Timeless Principles Of Online Work

  • Build your company out of legos, not bricks. The right structure and way of doing things today is not necessary the right structure for tomorrow. Your needs will change quickly and your skills will go out of date. Be flexible and adaptable. Learn and improve. Constantly assess your needs. Push back on perfectionist impulses and start doing continuous improvements.
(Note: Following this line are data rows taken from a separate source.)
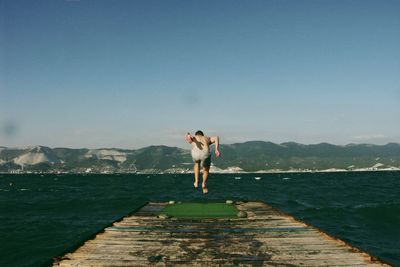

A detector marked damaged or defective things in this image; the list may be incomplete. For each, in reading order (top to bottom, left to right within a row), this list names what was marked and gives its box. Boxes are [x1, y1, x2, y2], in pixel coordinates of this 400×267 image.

rusted pier edge [51, 202, 392, 266]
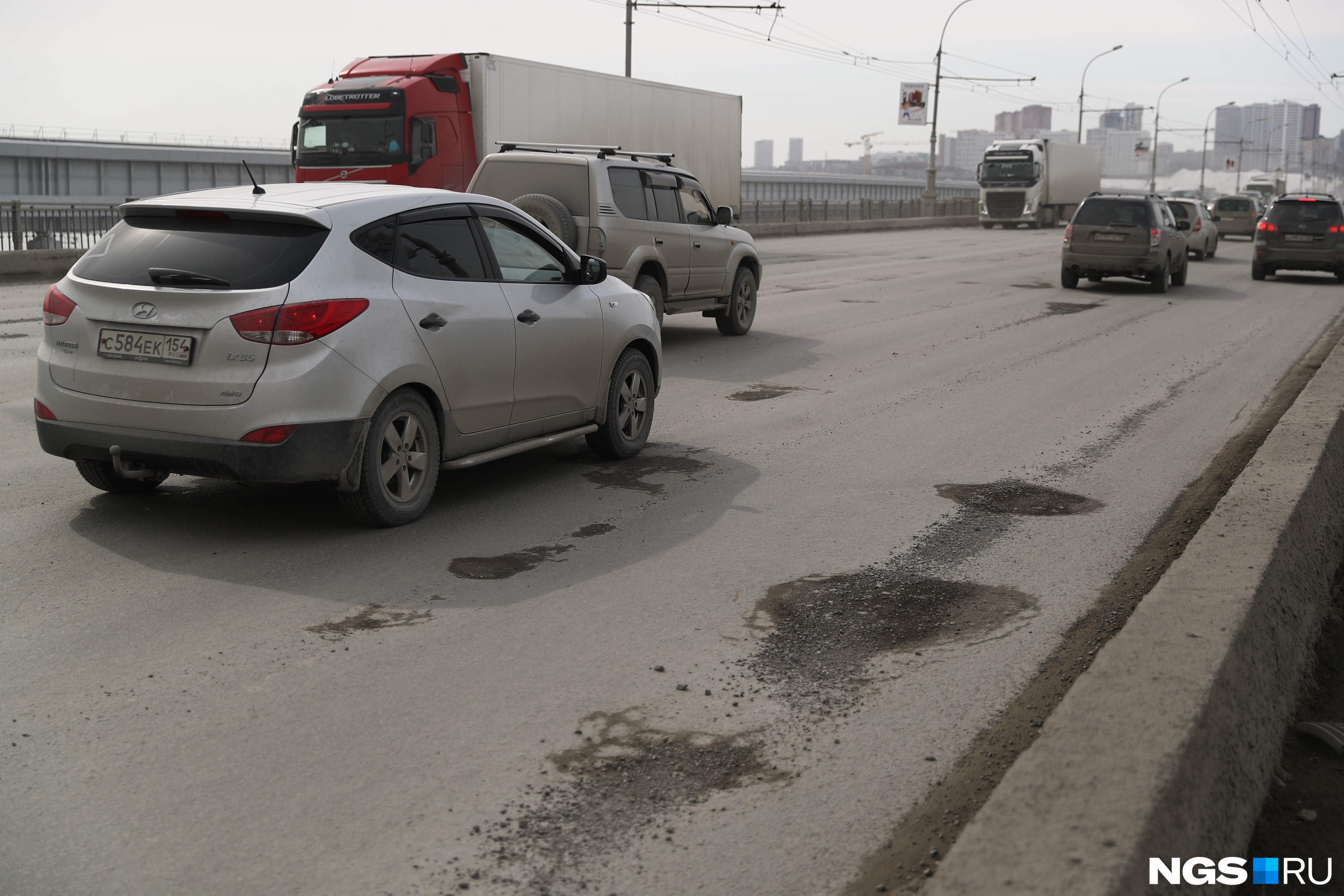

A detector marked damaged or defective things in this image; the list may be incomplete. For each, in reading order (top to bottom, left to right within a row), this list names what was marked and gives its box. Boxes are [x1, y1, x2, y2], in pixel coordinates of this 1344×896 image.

pothole in asphalt [1038, 301, 1102, 315]
pothole in asphalt [726, 384, 806, 400]
pothole in asphalt [578, 448, 715, 497]
pothole in asphalt [935, 481, 1102, 516]
pothole in asphalt [570, 521, 616, 537]
pothole in asphalt [452, 543, 573, 577]
pothole in asphalt [304, 607, 430, 642]
pothole in asphalt [747, 575, 1038, 709]
pothole in asphalt [468, 709, 785, 892]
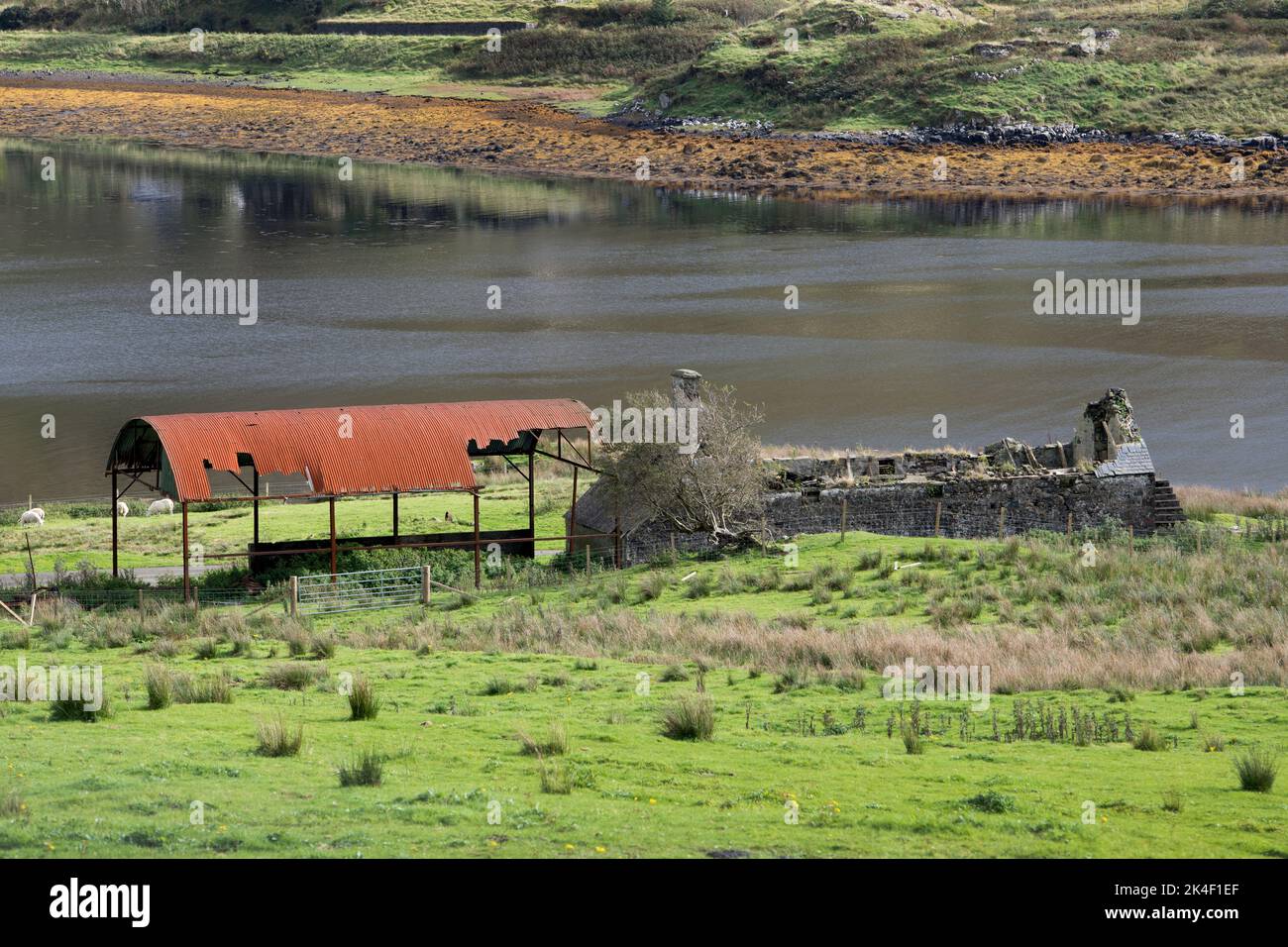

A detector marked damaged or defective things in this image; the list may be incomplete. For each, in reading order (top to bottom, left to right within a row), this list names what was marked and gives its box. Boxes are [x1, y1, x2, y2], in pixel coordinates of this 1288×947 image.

rusty steel frame [103, 425, 615, 602]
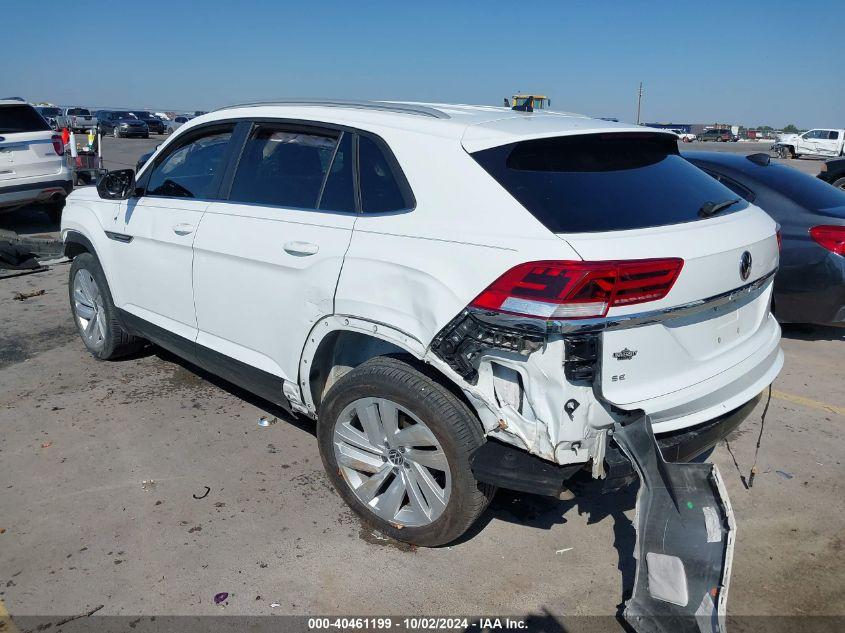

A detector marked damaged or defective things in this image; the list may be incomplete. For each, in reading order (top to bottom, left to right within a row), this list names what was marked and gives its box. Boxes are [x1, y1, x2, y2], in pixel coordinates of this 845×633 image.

exposed wheel well [306, 330, 474, 414]
detached bumper cover [608, 414, 736, 632]
damaged rear bumper [612, 414, 732, 632]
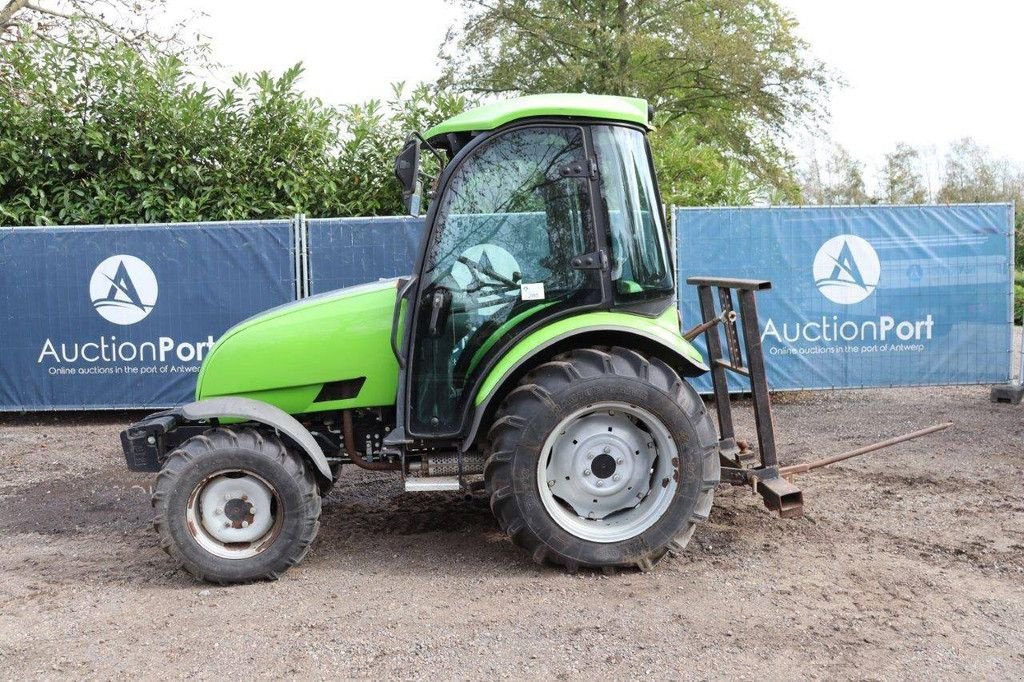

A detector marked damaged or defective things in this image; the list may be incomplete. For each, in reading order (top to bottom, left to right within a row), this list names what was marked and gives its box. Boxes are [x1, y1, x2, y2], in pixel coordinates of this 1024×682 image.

rusty metal bar [778, 419, 954, 473]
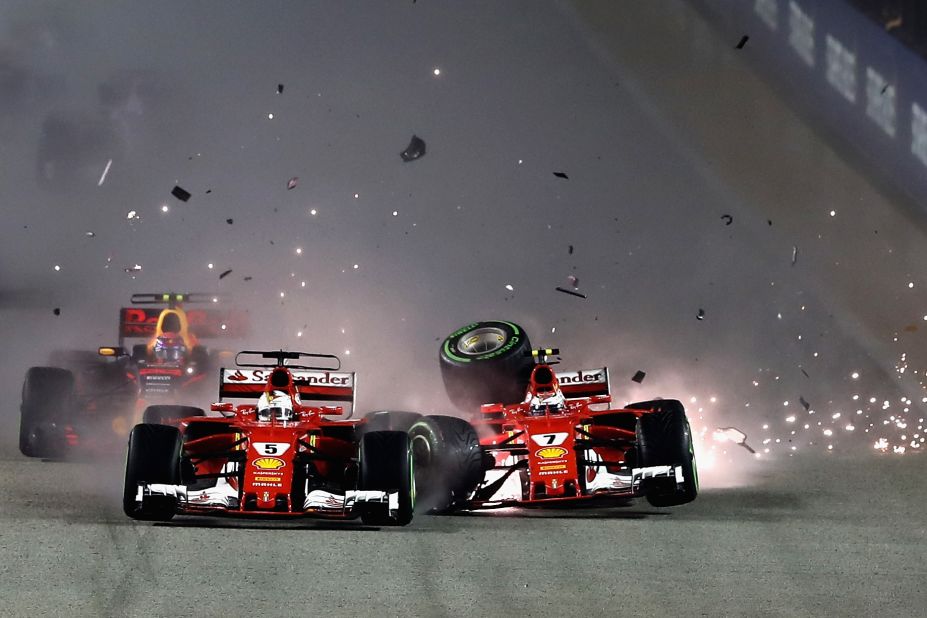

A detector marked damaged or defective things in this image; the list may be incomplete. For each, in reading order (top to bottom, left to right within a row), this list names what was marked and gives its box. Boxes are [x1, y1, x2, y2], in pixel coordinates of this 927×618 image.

detached racing tire [19, 366, 75, 458]
detached racing tire [124, 422, 184, 516]
detached racing tire [142, 404, 206, 424]
detached racing tire [360, 428, 416, 524]
detached racing tire [364, 412, 426, 430]
detached racing tire [412, 414, 486, 510]
detached racing tire [438, 320, 532, 412]
detached racing tire [636, 400, 700, 506]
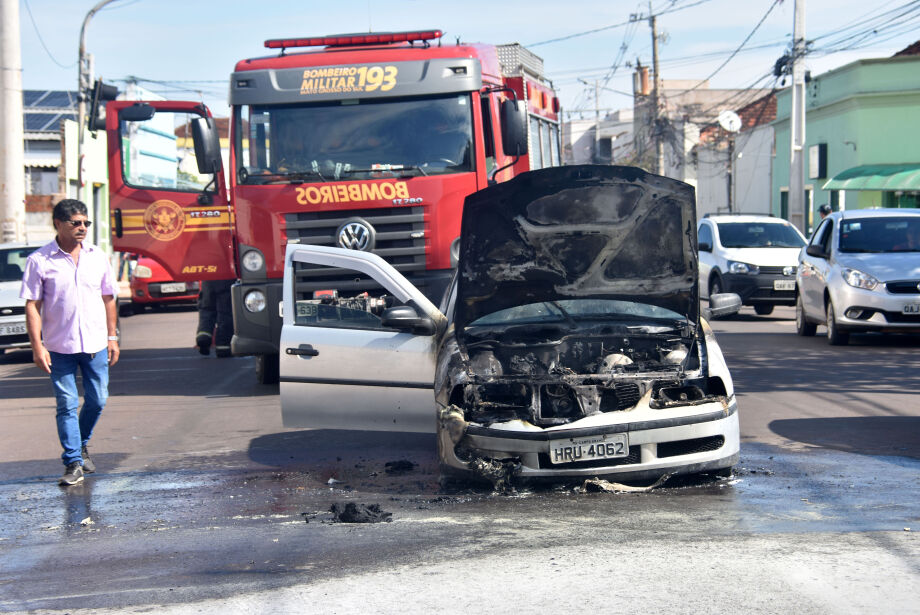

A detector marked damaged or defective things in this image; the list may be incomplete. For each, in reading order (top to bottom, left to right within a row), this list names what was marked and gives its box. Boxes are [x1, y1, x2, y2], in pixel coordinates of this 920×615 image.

burned car [280, 166, 740, 484]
  • Kill off mediocre efforts that do not work. Don’t be afraid to kill failed projects. Free up resources and time for new initiatives.
  • You need to have a long-term vision. Focusing on your content calendar, on getting new content published and making it work can be a form of laziness. It is comfortable, familiar, and you know how to do it. Take time to step back and think about long term questions to ensure you’re exploring new areas. Look hard at your traditions and push yourself in ways that makes you uncomfortable. Don’t avoid the real hard work and bigger questions about your present and the future: what should we become? How must we change? These are the 25 powerful questions you should ask yourself.
  • Recruit the right digital staff. Data analysts, visual designers, technologists, social media editors and analytics specialists. People with intuitive sense for how to write for the web, interest in experimenting with mobile and social storytelling, a proficiency with data, a desire to engage with readers on and off the site, and an understanding of the shifting competitive landscape. Working as a content marketer and as a blogger actually gives you experience and insights into all of these.
  • “Product first, department second”. Teams cannot work in silos as they do currently at The Times. There’s a need for collaboration between the different teams on improving the product and user experience. Journalists in the newsroom have to work together with product, technology, marketing and other departments.